OBITUARY — Paul Penna

Paul Penna, chief executive officer and president of Agnico-Eagle Mines, has died. He was 73.

The head of Agnico-Eagle for 33 years, Mr. Penna began his career as a seller of penny-stock on Bay Street in Toronto. Not long afterwards, he and his brother struck out on their own, in the mid-1960s, to gain control of Agnico Mines, a struggling producer of silver and cobalt near Cobalt, Ont.

Over the next 25 years, the company produced 30 million oz. silver, helping finance Mr. Penna’s expanding business ventures. A proponent of homegrown mining projects, Mr. Penna was interested exclusively in the silver and gold camps of northern Ontario and Quebec.

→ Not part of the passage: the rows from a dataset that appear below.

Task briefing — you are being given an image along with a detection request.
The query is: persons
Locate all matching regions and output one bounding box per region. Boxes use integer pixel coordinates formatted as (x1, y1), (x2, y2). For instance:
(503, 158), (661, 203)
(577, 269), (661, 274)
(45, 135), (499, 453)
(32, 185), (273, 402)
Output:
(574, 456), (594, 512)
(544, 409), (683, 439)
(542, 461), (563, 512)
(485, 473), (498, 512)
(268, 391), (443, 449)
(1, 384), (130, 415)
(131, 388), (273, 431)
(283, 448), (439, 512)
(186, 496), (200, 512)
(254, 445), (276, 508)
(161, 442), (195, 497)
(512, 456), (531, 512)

Toward that end, Agnico, in 1972, merged with Eagle Gold Mines, which held properties near Joutel, Que. Mr. Penna then bought 32 additional claims adjacent to those properties, mortgaging his house to do so.

The Cobalt-area silver mines closed in the 1980s, whereupon Mr. Penna acquired Dumagami Mines, a low-price, open-pit gold operation in Quebec. He was a firm believer that mines are made, not found, and proved the validity of that adage by turning Dumagami (since renamed LaRonde) into the jewel of Agnico-Eagle’s crown. Since 1988, when Dumagami entered production, Agnico-Eagle has outlined seven additional deposits, and reserves are nearing 30 million tons. Production last year reached 167,00s0 oz., and Agnico-Eagle also realized its lowest operating costs ever, bottoming out at US$152 per oz.

Agnico-Eagle also holds interests in several other mining and exploration companies, including Mentor Exploration & Development, Silver Century Explorations, Sudbury Contact Mines and Legacy Explorations.

Mr. Penna’s savvy in elevating Agnico-Eagle to low-cost gold producer from small-scale silver producer earned him the honor of being named Mining Man of the Year by The Northern Miner in 1985. He was also the first recipient of the Prospectors & Developers Association of Canada’s Developers Award in 1985, and was inducted into the Mining Hall of Fame in January 1996.

Mr. Penna is survived by Lorraine, his wife of 43 years.